The answer is again YES. We discover that exactly two 0’s appeared in z3 in the first and last positions. Now it is easy to compute the final PIN digits as 0+1 = 1 and 0+9 = 9, since 1 and 9 are the first an last offset digits, respectively. The attack can be optimized and iterated until the whole PIN is recovered, which takes less than 20 API calls. See the Mastermind and PIN cracking web page for more information and references.

One time passwords

The main problem with passwords, PINs and biometrics (even if we have not treated them) is that it is enough for the attacker to intercept/guess them once to re-authenticate as many time he wants. This risk is concrete as we need to show the secret in order to prove our identity. For this reason this kind of identification is not suited for remote usage. For example, when telnet was the standard protocol for remote logins, all the passwords were sent in the clear and were easily interceptable.
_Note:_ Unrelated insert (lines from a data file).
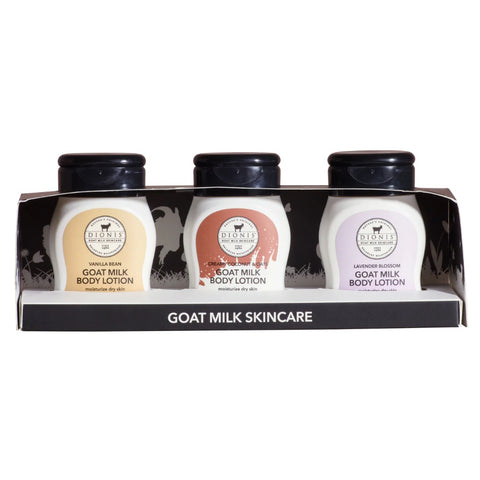 Dionis Goat Milk Body Lotion Sampler Set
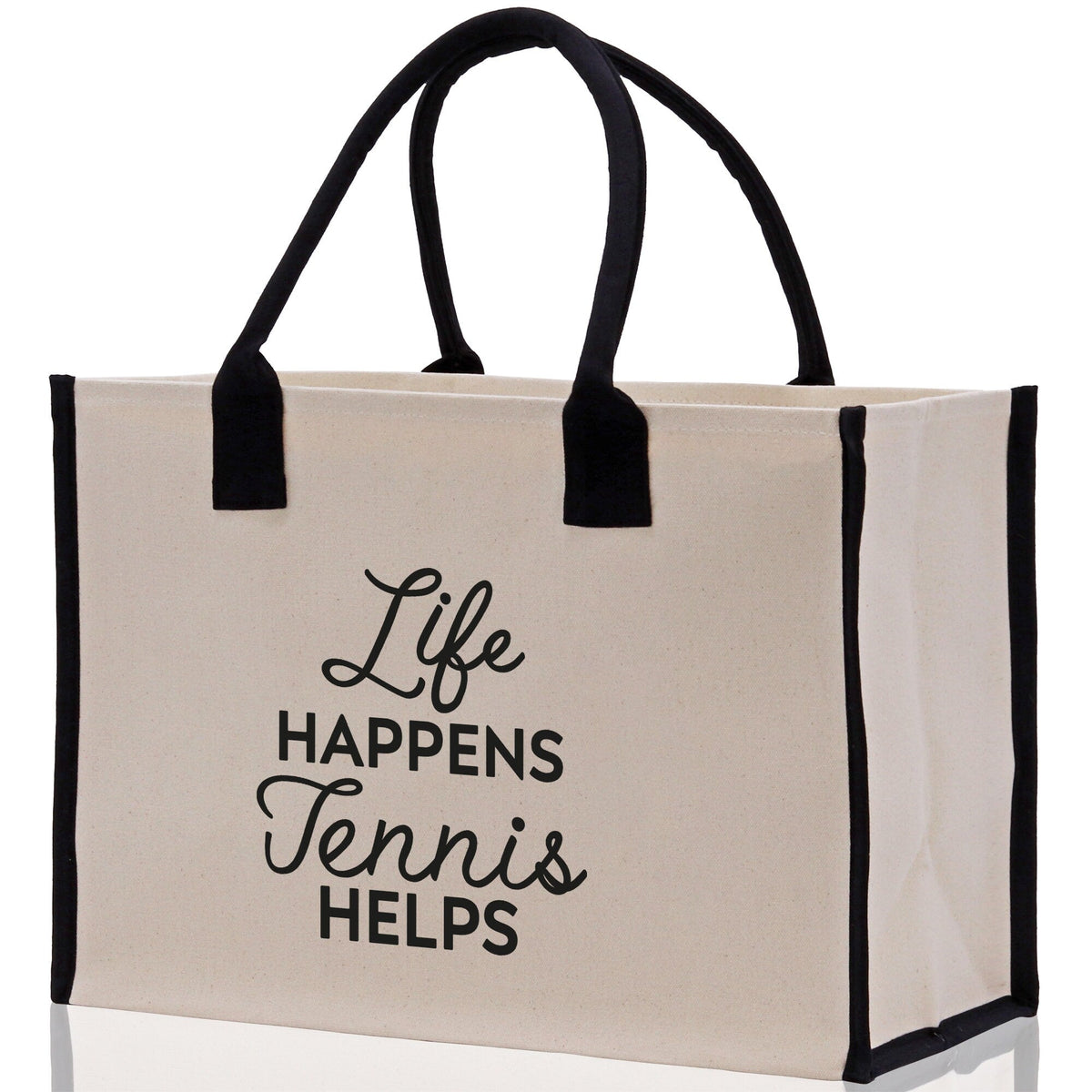 Tennis Canvas Tote Bag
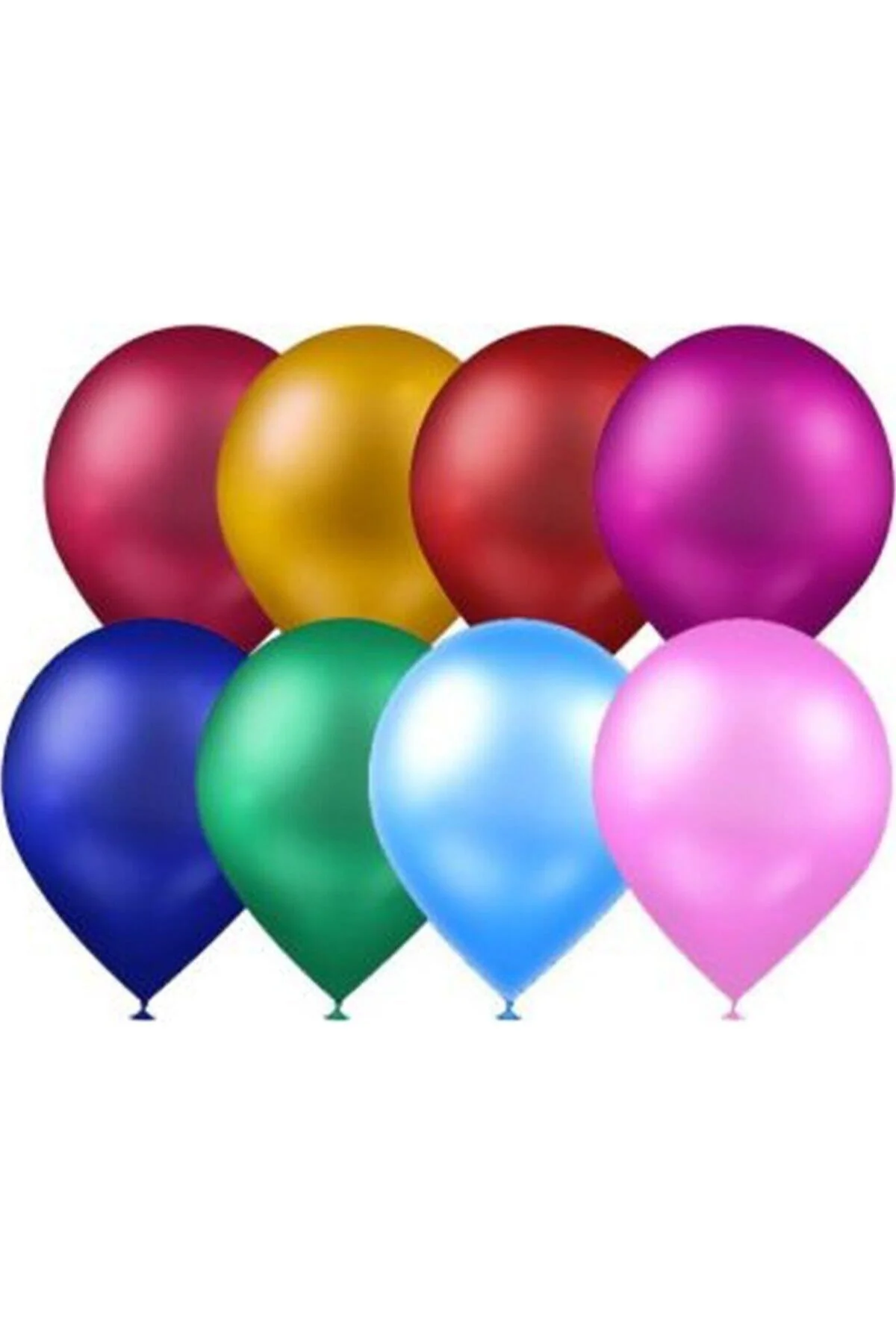 Atom Balon Atom Balon Metalik Karışık Renkli Balon 12 Inç 100 Adet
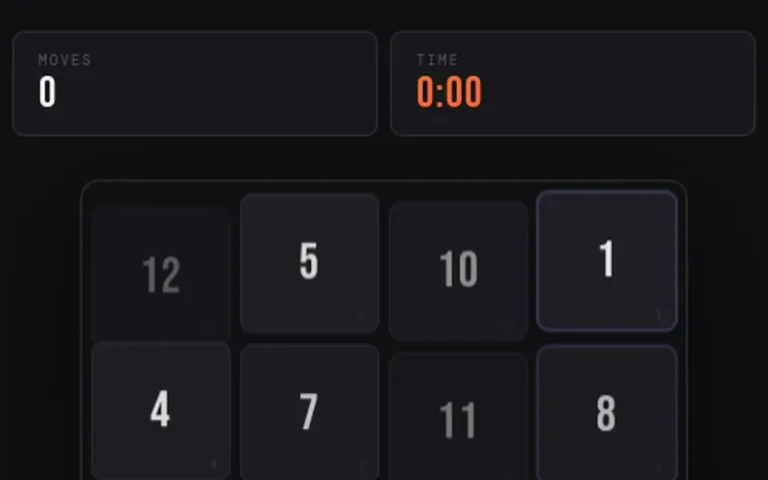 Play 15 Puzzle Pizza Edition free online in your browser - no download or sign-up required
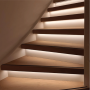 Profil LED Trepte incastrat, 2 metri cu dispersor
A way to mitigate the problem is to use one-time passwords, i.e., password used only once. It is very common, nowadays, to have OTP PIN generator devices for bank transactions, such as the recently questioned RSA SecurID.

The Lamport’s hash-based one-time password scheme

We illustrate a simple and smart way to implement one-time passwords using one-way hash functions. Given a secret s and a one way hash function h we compute ht(s), i.e., h(h(… h(s)… )) t times, and we let the claimant and the verifier share this latter value.

We then use the following list of passwords: ht-1(s), ht-2(s), … h(s), s. Since the verifier knows ht(s), he basically have the hash of the first password ht-1(s). The check is done as usual: the verifier computes the hash of the received password, i.e., h(ht-1(s)), and compares it with the stored hash. If they match identification is successful. In order to enforce the one-time mechanism, after accepting identity the verifier substitutes the stored hash with the password just accepted which is, in fact, the hash of the next password, and so on.

This allows for t identifications with t different passwords. Since h is one-way, intercepting one password does not allow to compute the next password as this would amount to compute a preimage of h.